NEW DELHI: Loan EMIs are set to rise, with the Reserve Bank of India on Friday hiking key repo rate by 50basis points (bps) to 5.4 per cent in a bid to tame inflation in the country and support growth.
This the third straight hike by the central bank in four months and is expected to raise borrowing costs for corporates and individuals. The marginal spending facility rate and the bank rate has been revised to 5.65 per cent.
Amid the rising inflationary pressure in India, the RBI increased its policy repo rate by 40% basis points in May followed by another hike of 50 basis points in June. The policy repo rate currently stands at 5.4%.
The RBI is mandated to ensure that CPI-based inflation remains at 4 per cent with a margin of 2 per cent on either side.
All six members of the Monetary Policy Committee (MPC), headed by RBI governor Shaktikanta Das, unanimously voted for the latest rate hike. “”MPC decided to focus on withdrawal of accommodation to keep inflation within target while supporting growth,” said Das.
The global geopolitical situation and the elevated commodity prices indicate that inflation will likely remain above the upper tolerance level of 6 per cent through the first three quarters of 2022-23. Twice in the past, the repo rates have been hiked. The third hike implies costly home and personal loans. Parents servicing education loans for their children will also feel the pinch of higher interest rates. Also, your car and two-wheeler loans are going to become expensive in the future.
The RBI’s action automatically pushes up the cost of mortgages as over 90% of bank home loans are linked to the repo rate. While deposit rates will also rise, the increase is expected to be slower as the banking system is still flush with the pandemic stimulus. The bad news for borrowers is that this is not the last of RBI’s rate increases. Crisil expects RBI to hike rates by another 25 basis points this fiscal year – a view echoed by most economists. This would mean that by the end of March, interest rates will be half a percentage point above the pre-pandemic level.
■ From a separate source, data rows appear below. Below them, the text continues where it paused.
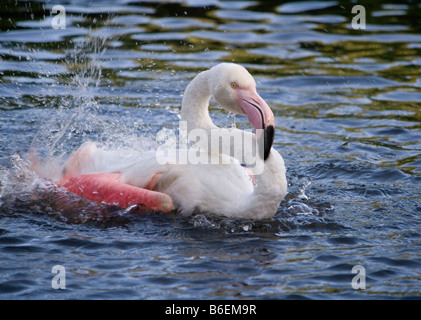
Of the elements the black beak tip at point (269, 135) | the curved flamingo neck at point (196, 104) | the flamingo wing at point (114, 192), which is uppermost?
the curved flamingo neck at point (196, 104)

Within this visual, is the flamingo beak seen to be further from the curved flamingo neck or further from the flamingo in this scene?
the curved flamingo neck

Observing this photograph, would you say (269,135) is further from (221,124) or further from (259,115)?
(221,124)

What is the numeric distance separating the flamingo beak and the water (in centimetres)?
91

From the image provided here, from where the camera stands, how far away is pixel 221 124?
940 centimetres

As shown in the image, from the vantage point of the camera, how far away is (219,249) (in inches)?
226

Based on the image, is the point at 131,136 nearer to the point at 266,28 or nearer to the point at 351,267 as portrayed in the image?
the point at 351,267

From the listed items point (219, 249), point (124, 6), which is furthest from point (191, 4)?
point (219, 249)

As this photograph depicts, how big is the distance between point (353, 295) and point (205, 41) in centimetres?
828

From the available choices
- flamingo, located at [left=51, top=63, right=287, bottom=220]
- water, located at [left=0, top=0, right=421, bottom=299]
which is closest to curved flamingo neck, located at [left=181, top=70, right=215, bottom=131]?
flamingo, located at [left=51, top=63, right=287, bottom=220]

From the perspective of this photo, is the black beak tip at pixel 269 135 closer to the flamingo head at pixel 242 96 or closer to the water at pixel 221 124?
the flamingo head at pixel 242 96

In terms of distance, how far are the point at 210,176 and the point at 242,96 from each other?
880mm

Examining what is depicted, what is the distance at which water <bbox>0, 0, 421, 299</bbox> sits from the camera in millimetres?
5305

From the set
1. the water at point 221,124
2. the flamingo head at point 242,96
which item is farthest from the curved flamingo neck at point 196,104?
the water at point 221,124

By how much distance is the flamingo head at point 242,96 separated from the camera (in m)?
5.82
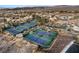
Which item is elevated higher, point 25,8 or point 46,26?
point 25,8

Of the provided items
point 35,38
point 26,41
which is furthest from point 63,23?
point 26,41

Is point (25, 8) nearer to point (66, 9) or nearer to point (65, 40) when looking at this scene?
point (66, 9)

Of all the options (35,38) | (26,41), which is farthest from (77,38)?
(26,41)

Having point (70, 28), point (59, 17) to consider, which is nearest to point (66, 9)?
point (59, 17)

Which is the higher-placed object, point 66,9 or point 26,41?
point 66,9

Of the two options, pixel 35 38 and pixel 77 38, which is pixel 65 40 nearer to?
pixel 77 38

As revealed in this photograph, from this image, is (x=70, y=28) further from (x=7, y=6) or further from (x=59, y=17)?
(x=7, y=6)

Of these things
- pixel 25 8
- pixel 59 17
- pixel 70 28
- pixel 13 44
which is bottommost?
pixel 13 44
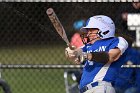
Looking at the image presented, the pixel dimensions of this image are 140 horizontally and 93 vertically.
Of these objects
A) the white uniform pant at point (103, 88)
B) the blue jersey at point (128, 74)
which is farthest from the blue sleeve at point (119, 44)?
the blue jersey at point (128, 74)

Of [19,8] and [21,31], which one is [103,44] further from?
[21,31]

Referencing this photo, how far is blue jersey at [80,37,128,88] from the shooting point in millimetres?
5230

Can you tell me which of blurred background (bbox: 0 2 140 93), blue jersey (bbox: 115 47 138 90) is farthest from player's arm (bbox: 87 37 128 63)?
blue jersey (bbox: 115 47 138 90)

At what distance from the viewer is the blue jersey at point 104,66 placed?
523cm

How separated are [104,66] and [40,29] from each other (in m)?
2.52

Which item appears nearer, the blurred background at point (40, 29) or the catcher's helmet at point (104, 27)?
the catcher's helmet at point (104, 27)

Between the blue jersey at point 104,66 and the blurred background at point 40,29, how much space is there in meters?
1.21

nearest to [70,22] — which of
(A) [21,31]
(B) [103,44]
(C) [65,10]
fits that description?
(A) [21,31]

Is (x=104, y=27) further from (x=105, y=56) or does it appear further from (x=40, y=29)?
(x=40, y=29)

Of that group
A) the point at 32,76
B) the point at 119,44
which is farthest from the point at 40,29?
the point at 32,76

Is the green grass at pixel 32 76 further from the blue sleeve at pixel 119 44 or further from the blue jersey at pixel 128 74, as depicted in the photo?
the blue sleeve at pixel 119 44

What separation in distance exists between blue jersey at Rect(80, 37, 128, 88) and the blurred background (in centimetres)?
121

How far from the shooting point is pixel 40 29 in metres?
7.67

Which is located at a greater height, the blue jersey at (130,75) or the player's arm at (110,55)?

RBI had slashed the repo rate in March, 2020 to cushion the impact of Covid-induced lockdown, and maintained status-quo in the benchmark interest rate for almost two years before increasing it on May 4, 2022.
“The best way forward for borrowers would be to either go for a higher EMI or make regular prepayments. There are several options to choose from, from as little as one extra EMI per year to as much as 5% of outstanding principal every year to reduce the burden of higher interest rates. Choose the alternative that works best for you, taking into account your financial situation and liabilities,” said Adhil Shetty, CEO,
In June policy, RBI decided to remain focused on the withdrawal of accommodation to ensure that inflation remains within the target going forward while supporting growth. During June 2022 policy, RBI projected inflation at 6.7% in 2022-23, with Q1 at 7.5%; Q2 at 7.4%; Q3 at 6.2%; and Q4 at 5.8%, with risks evenly balanced.
India’s consumer price index (CPI) inflation stood at 7.01% in June 2022 which slightly moderated from 7.01% in May. This year, in April, Inflation peaked at 7.79%.
Point to note: inflation has stayed above RBI’s upper limit of 6% for the sixth consecutive month.